Spatial reasoning dataset excerpts:
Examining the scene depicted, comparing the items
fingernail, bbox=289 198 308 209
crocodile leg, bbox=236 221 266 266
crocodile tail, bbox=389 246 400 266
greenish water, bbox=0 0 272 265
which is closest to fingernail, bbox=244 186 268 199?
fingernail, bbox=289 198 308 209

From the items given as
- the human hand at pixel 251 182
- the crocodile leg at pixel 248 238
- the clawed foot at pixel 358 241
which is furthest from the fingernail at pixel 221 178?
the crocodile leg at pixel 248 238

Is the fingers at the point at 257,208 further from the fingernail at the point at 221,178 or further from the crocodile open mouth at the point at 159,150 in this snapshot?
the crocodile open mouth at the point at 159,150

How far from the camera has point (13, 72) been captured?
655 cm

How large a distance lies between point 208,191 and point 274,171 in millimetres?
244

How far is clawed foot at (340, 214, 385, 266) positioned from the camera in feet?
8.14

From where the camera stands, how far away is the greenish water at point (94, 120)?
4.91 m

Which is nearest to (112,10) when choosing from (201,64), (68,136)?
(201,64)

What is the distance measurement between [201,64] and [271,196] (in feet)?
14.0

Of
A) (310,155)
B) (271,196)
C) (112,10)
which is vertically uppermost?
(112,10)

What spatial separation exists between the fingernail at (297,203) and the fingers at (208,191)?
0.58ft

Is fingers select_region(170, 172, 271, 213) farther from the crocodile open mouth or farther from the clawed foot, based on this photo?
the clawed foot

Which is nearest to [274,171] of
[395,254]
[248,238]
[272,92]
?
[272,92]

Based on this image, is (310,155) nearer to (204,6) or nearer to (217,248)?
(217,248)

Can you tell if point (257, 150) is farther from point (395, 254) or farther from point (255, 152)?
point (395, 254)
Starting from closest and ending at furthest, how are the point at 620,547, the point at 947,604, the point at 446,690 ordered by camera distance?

§ Exercise objective: Write out every line of the items above as a numbered list, leaving out the blank lines.

§ Response for this exercise:
1. Examining the scene depicted, comparing the items
2. fingernail, bbox=289 198 308 209
3. crocodile leg, bbox=236 221 266 266
4. crocodile tail, bbox=389 246 400 266
5. greenish water, bbox=0 0 272 265
6. which is closest to fingernail, bbox=244 186 268 199?
7. fingernail, bbox=289 198 308 209
8. From the items given as
9. - the human hand at pixel 251 182
10. - the crocodile leg at pixel 248 238
11. - the clawed foot at pixel 358 241
12. which is furthest from the fingernail at pixel 221 178?
13. the crocodile leg at pixel 248 238
14. Is the fingers at the point at 257,208 further from the fingernail at the point at 221,178 or further from the crocodile open mouth at the point at 159,150 in this snapshot?
15. the crocodile open mouth at the point at 159,150
16. How far from the camera has point (13, 72) been captured?
17. 655 cm
18. How large a distance lies between point 208,191 and point 274,171 in millimetres?
19. 244
20. How far is clawed foot at (340, 214, 385, 266) positioned from the camera in feet?
21. 8.14
22. From where the camera stands, how far away is the greenish water at point (94, 120)?
23. 4.91 m
24. Which is nearest to (112,10) when choosing from (201,64), (68,136)?
25. (201,64)
26. What is the distance measurement between [201,64] and [271,196] (in feet)?
27. 14.0
28. Of
29. A) (310,155)
30. B) (271,196)
31. C) (112,10)
32. which is vertically uppermost?
33. (112,10)
34. What spatial separation exists between the fingernail at (297,203) and the fingers at (208,191)?
35. 0.58ft
36. Is fingers select_region(170, 172, 271, 213) farther from the crocodile open mouth or farther from the clawed foot, based on this photo?
37. the clawed foot
38. Which is nearest to [274,171] of
39. [395,254]
40. [248,238]
41. [272,92]
42. ?
43. [272,92]
44. Based on this image, is (310,155) nearer to (204,6) or nearer to (217,248)?
45. (217,248)
46. Can you tell if point (257, 150) is farther from point (395, 254) or farther from point (255, 152)?
47. point (395, 254)
48. Starting from closest and ending at furthest, how are the point at 620,547, the point at 947,604, the point at 446,690 ordered by camera distance?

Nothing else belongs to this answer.